I remembered the oft-retold family tale of how I startled the saleswoman with my ability to intpret "B-O-Y-S," the subtext of which has always been that I was not only precocious but also flexible, because it was assumed even then that a girl would naturally prefer something marketed to girls. (And I remembered the story which was circulating online not long ago, about a German dad who wears skirts because his son likes to do so.) I thought about how lucky we are to live in a community where no one would bat an eyelash at a little boy wearing pink and purple or proudly displaying his love of Dora and Kai-Lan.
We've wanted, from the start, to rear a kid who doesn't feel constricted by society's expectations of what "boys do" or "girls do." We both grew up on Free to Be You and Me. At the end of our seder each year, we fervently sing the musical setting of Judy Chicago's Merger Poem. We're pretty classic twenty-first-century feminist parents. And yet we've been amused (and sometimes surprised) by the way our guy gravitates to many of the things which our culture says are "boy things." He seems to have an innate love of things which go, especially contstruction equipment. Kids receive all kinds of subtle social cues about this stuff, no matter how hard we try to eschew any sense that certain things -- activities, colors, clothes -- are relegated to one gender or the other.

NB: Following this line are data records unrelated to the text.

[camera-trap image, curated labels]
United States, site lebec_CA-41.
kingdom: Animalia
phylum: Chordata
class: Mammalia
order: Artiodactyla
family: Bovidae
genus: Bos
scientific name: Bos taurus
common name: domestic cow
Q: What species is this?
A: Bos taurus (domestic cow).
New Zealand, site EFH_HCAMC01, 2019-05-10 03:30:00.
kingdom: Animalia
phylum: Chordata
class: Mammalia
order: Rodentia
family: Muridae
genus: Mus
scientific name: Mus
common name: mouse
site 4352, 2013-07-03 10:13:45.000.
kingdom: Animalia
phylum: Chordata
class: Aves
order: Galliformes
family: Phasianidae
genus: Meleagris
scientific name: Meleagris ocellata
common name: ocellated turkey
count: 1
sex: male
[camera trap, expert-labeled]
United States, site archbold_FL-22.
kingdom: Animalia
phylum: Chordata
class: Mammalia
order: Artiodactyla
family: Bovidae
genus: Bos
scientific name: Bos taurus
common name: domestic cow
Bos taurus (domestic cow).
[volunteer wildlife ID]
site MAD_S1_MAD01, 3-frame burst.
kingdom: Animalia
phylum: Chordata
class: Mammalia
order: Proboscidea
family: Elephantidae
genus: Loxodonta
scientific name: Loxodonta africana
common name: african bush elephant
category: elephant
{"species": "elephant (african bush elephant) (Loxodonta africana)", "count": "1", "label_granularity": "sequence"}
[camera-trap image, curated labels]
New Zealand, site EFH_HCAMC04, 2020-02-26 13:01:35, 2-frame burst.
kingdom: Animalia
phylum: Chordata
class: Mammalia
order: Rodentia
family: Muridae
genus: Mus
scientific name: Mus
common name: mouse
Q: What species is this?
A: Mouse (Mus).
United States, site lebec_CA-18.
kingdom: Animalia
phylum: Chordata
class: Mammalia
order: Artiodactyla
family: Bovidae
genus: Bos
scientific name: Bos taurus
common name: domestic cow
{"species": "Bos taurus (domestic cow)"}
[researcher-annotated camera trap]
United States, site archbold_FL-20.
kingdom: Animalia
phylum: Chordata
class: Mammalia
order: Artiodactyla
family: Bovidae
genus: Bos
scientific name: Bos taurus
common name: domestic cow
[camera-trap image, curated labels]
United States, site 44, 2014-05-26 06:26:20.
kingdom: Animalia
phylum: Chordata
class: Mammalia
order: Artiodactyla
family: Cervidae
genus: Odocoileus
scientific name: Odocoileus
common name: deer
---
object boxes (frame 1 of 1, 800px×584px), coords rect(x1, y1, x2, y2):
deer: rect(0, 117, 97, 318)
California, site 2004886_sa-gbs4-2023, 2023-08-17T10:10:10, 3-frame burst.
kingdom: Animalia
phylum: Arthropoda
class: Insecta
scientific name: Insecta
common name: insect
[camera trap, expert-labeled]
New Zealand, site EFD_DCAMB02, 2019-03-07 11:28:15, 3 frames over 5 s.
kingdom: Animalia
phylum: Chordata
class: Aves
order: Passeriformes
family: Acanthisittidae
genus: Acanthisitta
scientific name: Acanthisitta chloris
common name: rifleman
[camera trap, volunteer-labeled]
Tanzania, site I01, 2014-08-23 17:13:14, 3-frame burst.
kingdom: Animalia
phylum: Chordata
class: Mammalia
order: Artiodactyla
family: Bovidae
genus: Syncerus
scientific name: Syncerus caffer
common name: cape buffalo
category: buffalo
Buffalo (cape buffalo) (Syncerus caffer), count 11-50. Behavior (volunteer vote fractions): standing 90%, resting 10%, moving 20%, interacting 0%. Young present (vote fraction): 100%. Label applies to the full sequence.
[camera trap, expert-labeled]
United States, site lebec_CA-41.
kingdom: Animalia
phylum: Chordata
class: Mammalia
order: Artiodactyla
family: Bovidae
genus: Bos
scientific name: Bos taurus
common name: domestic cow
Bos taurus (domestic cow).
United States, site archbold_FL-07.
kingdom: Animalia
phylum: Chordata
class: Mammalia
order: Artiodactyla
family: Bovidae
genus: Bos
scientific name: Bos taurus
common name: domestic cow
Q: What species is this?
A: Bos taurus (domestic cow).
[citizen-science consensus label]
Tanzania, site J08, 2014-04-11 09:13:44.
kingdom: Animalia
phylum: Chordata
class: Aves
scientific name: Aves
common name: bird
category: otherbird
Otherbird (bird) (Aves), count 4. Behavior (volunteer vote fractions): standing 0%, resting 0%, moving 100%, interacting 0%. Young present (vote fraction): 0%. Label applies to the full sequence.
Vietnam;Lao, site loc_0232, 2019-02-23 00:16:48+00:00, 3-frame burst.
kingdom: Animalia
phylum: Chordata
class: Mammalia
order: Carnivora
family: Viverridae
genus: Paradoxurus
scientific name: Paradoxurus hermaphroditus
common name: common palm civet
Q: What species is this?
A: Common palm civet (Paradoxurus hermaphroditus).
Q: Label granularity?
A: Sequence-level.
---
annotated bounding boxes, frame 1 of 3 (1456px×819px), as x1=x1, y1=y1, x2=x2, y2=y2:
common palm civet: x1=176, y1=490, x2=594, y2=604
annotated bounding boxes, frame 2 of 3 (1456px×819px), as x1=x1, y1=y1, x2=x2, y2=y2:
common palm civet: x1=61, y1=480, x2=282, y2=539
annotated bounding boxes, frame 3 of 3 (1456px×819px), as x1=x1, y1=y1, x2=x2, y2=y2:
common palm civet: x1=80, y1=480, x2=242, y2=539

I can't tell how conscious he is of any of this. But it's interesting, for me, to watch him navigate his path -- a path which, so far, features both a love of excavators and a love of sparkly pink. (You should see his delight at the Hello Kitty temporary tattoos we picked up in the dollar bin.) Of course, it wasn't so long ago that pink was considered a boys' color (See When Did Girls Start Wearing Pink? | Smithsonian Magazine.) Still, I like to hope that as our guy grows up, he'll learn that he can love whatever he loves, regardless of whether or not society says it's "appropriate." Sports or ballet, pink or blue -- or both! For now, those Dora pyjamas are pretty darn cute. And I'm happy to encourage his joy in all of the things he likes best.